L’absentéisme coûte cher en productivité aux organisations et aux entreprises. Mais le présentéisme aussi. Une étude publiée dans le Journal of Occupational and Environmental Medicine, cosignée par la professeure du Département d’organisation et ressources humaines de l’ESG UQAM Hélène Sultan-Taïeb, analyse les liens entre l’absentéisme, le présentéisme et la détresse psychologique chez les travailleuses et travailleurs de plus de 50 ans ainsi que le coût de ces comportements pour les employeurs.
L’étude est basée sur un échantillon de 1292 cols blancs de la région de Québec suivis depuis 1991 dans le cadre d’un projet de recherche sur le travail et la santé piloté par l’Université Laval et financé par les IRSC. «Nous avons collecté des données sur le présentéisme au sein de la cohorte seulement lors de la troisième vague de collecte en 2015-2018», précise Hélène Sultan-Taïeb.
On parle de présentéisme, rappelle-t-elle, lorsqu’une personne se présente au travail alors que son état de santé physique ou mentale ne lui permet pas d’être à son niveau de productivité habituelle.
L’équipe de recherche a mesuré la détresse psychologique des répondantes et répondants, identifiant deux sous-groupes à la lumière des résultats: les personnes présentant un haut et un bas niveau de détresse psychologique.
Des différences hommes-femmes significatives
Les résultats indiquent qu’il y a plus de détresse psychologique chez les femmes que chez les hommes, et que celles-ci s’absentent davantage du travail, toutes causes confondues, que les hommes.

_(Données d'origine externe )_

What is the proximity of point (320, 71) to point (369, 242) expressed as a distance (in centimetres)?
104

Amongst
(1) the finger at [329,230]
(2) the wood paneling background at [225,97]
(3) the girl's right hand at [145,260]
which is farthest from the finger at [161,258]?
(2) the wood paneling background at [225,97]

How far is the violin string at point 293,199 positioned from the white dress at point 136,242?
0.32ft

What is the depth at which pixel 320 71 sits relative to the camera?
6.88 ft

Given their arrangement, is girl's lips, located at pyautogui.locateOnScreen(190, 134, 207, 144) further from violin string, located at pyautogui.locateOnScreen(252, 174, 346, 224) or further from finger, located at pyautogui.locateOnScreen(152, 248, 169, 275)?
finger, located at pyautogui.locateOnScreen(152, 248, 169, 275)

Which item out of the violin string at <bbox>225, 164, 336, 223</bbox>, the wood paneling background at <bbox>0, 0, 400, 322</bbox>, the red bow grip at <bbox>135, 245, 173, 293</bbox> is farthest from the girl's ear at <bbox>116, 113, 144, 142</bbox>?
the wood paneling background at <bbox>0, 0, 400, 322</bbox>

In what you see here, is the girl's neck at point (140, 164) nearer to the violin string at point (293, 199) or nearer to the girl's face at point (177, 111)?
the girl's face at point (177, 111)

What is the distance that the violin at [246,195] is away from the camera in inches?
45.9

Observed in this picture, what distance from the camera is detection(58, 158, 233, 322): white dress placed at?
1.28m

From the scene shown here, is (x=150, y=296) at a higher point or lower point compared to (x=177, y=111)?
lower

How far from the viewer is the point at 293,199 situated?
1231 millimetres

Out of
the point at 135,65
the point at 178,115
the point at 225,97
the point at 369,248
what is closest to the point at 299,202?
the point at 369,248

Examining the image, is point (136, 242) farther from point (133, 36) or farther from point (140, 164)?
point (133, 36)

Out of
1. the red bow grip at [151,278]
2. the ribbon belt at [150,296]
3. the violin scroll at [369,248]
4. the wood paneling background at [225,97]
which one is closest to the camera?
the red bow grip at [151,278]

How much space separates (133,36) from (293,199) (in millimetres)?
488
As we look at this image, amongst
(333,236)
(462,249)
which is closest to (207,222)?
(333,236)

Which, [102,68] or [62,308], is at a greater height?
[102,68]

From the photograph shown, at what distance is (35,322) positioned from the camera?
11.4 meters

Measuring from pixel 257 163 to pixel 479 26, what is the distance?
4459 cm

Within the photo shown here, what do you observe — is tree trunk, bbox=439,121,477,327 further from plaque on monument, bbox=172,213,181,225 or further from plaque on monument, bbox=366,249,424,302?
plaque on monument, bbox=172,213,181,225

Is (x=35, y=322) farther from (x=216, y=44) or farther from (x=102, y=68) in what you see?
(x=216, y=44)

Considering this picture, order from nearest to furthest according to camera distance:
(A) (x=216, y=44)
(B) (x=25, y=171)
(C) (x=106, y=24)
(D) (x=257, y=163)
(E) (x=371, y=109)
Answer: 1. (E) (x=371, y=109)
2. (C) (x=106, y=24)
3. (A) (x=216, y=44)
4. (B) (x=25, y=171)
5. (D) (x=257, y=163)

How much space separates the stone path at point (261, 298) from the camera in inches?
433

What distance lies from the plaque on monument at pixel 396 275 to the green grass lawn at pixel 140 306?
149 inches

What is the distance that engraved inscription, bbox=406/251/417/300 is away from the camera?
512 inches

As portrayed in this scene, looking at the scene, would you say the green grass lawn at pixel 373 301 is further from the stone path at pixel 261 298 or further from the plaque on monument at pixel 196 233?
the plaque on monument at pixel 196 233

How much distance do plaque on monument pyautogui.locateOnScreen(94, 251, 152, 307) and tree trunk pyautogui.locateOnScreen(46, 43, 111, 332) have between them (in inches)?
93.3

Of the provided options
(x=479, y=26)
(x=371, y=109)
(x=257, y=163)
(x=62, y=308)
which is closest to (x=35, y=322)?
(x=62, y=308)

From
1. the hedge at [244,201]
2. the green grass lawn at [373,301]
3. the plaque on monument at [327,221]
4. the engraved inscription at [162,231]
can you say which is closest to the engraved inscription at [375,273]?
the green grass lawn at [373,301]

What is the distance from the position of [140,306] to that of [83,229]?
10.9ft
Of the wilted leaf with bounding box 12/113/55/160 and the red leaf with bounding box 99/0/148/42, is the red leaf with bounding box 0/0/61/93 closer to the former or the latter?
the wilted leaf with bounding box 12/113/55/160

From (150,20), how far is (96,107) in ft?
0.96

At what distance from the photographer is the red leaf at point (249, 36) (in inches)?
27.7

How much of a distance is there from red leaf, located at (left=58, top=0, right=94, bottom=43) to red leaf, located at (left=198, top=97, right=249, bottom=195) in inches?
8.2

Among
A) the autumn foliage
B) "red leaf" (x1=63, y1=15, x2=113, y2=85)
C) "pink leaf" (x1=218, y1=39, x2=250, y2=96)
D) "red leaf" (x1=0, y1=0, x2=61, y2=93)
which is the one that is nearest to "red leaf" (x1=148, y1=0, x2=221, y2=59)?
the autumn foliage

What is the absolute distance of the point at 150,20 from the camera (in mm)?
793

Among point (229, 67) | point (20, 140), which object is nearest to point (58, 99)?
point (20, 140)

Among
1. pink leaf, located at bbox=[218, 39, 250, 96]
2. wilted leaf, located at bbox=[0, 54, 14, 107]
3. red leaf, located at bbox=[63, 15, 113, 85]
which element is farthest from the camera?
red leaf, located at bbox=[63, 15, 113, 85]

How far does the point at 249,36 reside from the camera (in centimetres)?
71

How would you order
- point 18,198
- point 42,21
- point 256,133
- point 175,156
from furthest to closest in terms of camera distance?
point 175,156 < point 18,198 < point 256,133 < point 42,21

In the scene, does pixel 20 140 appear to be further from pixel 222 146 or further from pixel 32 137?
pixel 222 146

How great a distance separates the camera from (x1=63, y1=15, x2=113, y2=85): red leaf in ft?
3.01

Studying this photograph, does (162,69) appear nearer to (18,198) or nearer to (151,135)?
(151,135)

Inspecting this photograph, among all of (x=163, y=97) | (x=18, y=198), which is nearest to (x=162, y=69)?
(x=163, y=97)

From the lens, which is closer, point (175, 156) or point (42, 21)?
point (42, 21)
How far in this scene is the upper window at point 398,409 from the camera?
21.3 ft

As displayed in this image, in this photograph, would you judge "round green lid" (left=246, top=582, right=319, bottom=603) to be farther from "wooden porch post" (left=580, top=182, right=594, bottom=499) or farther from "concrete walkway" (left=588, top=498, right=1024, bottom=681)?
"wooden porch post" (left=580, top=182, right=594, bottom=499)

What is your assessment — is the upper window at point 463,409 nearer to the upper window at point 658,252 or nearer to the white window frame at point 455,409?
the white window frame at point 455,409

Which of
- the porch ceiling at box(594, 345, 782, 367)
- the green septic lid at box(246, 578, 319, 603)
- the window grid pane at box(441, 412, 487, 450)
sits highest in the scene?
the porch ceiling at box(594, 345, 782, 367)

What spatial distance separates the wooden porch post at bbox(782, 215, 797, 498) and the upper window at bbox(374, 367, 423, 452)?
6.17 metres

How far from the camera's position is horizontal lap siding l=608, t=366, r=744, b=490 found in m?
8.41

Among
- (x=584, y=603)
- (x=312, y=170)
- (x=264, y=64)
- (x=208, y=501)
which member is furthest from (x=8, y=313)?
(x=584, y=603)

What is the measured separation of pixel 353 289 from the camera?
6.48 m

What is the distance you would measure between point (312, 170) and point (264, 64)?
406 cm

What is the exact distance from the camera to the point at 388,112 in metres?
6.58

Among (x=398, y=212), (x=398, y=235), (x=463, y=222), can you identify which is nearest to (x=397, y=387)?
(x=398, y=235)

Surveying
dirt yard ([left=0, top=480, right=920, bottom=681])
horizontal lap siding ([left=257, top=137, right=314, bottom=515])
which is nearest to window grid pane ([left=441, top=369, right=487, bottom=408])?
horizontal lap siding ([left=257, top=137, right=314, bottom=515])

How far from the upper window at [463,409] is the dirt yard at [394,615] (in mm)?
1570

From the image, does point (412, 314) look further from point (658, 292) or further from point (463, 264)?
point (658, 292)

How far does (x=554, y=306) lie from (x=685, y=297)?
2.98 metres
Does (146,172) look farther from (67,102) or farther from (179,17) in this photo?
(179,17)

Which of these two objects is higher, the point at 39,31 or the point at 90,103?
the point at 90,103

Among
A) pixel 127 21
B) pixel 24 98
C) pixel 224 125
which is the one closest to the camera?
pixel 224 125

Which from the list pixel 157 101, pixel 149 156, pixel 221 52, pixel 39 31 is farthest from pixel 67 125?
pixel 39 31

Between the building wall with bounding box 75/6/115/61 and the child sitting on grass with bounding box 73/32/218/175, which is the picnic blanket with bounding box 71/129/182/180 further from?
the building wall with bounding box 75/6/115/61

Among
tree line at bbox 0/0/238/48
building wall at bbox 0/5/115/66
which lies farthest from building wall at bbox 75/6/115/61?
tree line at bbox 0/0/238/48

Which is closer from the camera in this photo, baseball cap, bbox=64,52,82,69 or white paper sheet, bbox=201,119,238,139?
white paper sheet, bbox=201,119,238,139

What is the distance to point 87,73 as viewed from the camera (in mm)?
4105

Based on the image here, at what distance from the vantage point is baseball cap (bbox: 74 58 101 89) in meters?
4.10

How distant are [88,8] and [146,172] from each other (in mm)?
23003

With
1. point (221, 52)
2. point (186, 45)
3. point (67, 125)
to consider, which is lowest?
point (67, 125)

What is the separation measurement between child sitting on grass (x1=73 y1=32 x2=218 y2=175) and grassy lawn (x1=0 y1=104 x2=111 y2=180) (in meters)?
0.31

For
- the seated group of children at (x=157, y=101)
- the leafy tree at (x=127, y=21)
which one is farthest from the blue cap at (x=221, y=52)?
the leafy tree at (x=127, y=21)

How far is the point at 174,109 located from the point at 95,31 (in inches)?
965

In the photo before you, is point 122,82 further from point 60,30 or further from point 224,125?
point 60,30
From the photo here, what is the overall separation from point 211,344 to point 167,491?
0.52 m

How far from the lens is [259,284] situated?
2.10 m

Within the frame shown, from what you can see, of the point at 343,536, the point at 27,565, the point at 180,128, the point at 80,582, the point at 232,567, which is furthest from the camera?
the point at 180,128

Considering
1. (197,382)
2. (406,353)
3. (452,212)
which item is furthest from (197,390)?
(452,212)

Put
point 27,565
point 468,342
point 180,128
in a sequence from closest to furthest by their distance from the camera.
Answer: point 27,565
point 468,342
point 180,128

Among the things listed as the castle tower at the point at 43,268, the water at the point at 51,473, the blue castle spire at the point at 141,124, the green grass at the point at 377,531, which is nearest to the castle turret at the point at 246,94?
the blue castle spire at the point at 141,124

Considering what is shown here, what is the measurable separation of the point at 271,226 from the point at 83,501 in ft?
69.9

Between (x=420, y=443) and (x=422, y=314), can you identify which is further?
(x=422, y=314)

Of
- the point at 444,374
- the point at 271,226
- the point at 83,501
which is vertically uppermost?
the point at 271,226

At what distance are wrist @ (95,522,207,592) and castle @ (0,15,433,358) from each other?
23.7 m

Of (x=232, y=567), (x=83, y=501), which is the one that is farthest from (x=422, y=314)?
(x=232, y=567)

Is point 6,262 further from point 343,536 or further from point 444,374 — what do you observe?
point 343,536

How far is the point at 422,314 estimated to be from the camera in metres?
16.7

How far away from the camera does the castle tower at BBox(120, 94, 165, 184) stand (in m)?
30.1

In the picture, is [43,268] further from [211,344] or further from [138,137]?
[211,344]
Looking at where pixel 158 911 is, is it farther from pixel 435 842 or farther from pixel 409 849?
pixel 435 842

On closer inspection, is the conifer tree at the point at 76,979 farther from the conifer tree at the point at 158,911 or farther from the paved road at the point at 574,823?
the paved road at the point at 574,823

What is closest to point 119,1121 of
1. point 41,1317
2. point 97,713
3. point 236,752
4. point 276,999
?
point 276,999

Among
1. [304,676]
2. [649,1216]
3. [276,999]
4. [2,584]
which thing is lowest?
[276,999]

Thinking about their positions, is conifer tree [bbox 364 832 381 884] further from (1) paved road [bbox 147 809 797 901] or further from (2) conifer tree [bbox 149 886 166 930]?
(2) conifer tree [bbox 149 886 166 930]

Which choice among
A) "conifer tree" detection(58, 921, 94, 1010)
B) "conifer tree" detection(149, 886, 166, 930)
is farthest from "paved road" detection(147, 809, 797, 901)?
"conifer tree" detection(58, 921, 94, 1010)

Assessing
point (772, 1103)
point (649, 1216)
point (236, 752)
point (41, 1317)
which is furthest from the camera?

Elles présentent également un taux de présentéisme plus élevé. «Ces résultats ne sont pas étonnants et concordent avec la littérature scientifique sur le sujet», observe Hélène Sultan-Taïeb.
«Parmi les personnes qui font du présentéisme, le nombre d’heures perdues est nettement plus important chez les hommes qui sont en détresse psychologique élevée que chez ceux qui sont en détresse psychologique basse, et cette différence est plus grande chez les hommes que chez les femmes.»
Hélène Sultan-Taïeb
Professeure au Département d’organisation et ressources humaines
La contribution originale de l’étude est d’avoir mis en lumière, pour la première fois, une association entre un niveau élevé de détresse psychologique et des taux élevés de présentéisme et d’absentéisme… chez les hommes! «Parmi les personnes qui font du présentéisme, le nombre d’heures perdues est nettement plus important chez les hommes qui sont en détresse psychologique élevée que chez ceux qui sont en détresse psychologique basse, et cette différence est plus grande chez les hommes que chez les femmes», révèle la chercheuse.
Comment expliquer cela? L’une des hypothèses de l’équipe de recherche est que les femmes de ce groupe d’âge (93 % de l’échantillon avait plus de 50 ans et l’âge moyen était de 56 ans) prennent souvent leurs jours maladie pour s’occuper de parents ou de proches et non pour s’occuper de leur santé, et ce, plus fréquemment que les hommes. «Cela expliquerait qu’elles ont un taux d’absentéisme plus élevé que les hommes, sans présenter un niveau aussi élevé de détresse psychologique.»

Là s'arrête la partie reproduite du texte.